J Clin Med. 2025 Apr 29;14(9):3068. doi: 10.3390/jcm14093068.

Abstract

: The usefulness of presepsin, which is released from macrophages, in acute exacerbation of interstitial lung diseases (AE-ILDs) is unknown. We aimed to investigate the utility of monitoring presepsin with other AE-ILD markers before and after steroid pulse therapy in AE-ILDs. : This pilot single-center retrospective observational study involved 16 patients with AE-ILDs, including the AE of idiopathic pulmonary fibrosis and idiopathic nonspecific interstitial pneumonia and rapidly progressive connective tissue disease-associated ILD. Patients who survived 90 days were assigned to the survival group ( = 9).
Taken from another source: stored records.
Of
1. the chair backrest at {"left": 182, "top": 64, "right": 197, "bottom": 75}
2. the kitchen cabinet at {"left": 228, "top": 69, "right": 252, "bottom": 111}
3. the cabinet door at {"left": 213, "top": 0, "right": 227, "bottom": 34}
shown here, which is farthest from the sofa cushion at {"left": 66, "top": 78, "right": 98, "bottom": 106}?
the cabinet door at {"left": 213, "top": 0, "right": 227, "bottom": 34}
The remaining patients were classified in the non-survivor group ( = 7). To evaluate the therapeutic efficacy of steroid pulse therapy, specific serum markers were selected-presepsin, as a novel AE-ILD marker, and surfactant protein D, C-reactive protein, and lactate dehydrogenase (LDH), as classical AE-ILD markers. : Thirteen out of sixteen patients with AE-ILDs showed high presepsin levels (presepsin ≥ 470 pg/mL) before steroid pulse therapy. The post-/pre-presepsin ratio and the post-/pre-LDH ratio, calculated by dividing the presepsin and LDH levels after therapy by the levels before therapy, respectively, showed a positive correlation (r = 0.579, = 0.021). As a result of this correlation, the post-/pre-presepsin-LDH index was created, obtained from the "post-/pre-presepsin ratio" multiplied by the "post-/pre-LDH ratio". In a receiver operating characteristic curve analysis for non-survival, the post-/pre-presepsin-LDH index showed good discrimination as a prognostic marker for a poor outcome (AUC: 0.873, 95% confidence interval: 0.655-0.999). : Tracking presepsin and LDH simultaneously may be useful for determining treatment response to steroid pulse therapy in the clinical management of AE-ILDs.

摘要

巨噬细胞释放的可溶性髓系细胞触发受体-1(presepsin)在间质性肺疾病急性加重期(AE-ILDs)中的作用尚不清楚。我们旨在研究在AE-ILDs中,在类固醇冲击治疗前后,将presepsin与其他AE-ILD标志物一起监测的效用。:这项单中心前瞻性回顾性观察研究纳入了16例AE-ILDs患者,包括特发性肺纤维化、特发性非特异性间质性肺炎的急性加重期以及快速进展性结缔组织病相关的ILD。存活90天的患者被归入存活组(n = 9)。其余患者被分类为非存活组(n = 7)。为了评估类固醇冲击治疗的疗效,选择了特定的血清标志物——作为一种新型AE-ILD标志物的presepsin,以及作为经典AE-ILD标志物的表面活性蛋白D、C反应蛋白和乳酸脱氢酶(LDH)。:16例AE-ILDs患者中有13例在类固醇冲击治疗前显示出高presepsin水平(presepsin≥470 pg/mL)。通过将治疗后的presepsin和LDH水平分别除以治疗前的水平计算得出的治疗后/治疗前presepsin比值和治疗后/治疗前LDH比值显示出正相关(r = 0.579,P = 0.021)。由于这种相关性,创建了治疗后/治疗前presepsin-LDH指数,该指数是通过“治疗后/治疗前presepsin比值”乘以“治疗后/治疗前LDH比值”获得的。在针对非存活情况的受试者工作特征曲线分析中,治疗后/治疗前presepsin-LDH指数作为预后不良的预测标志物显示出良好的辨别力(曲线下面积:0.873,95%置信区间:0.655-0.999)。:在AE-ILDs的临床管理中,同时追踪presepsin和LDH可能有助于确定对类固醇冲击治疗的反应。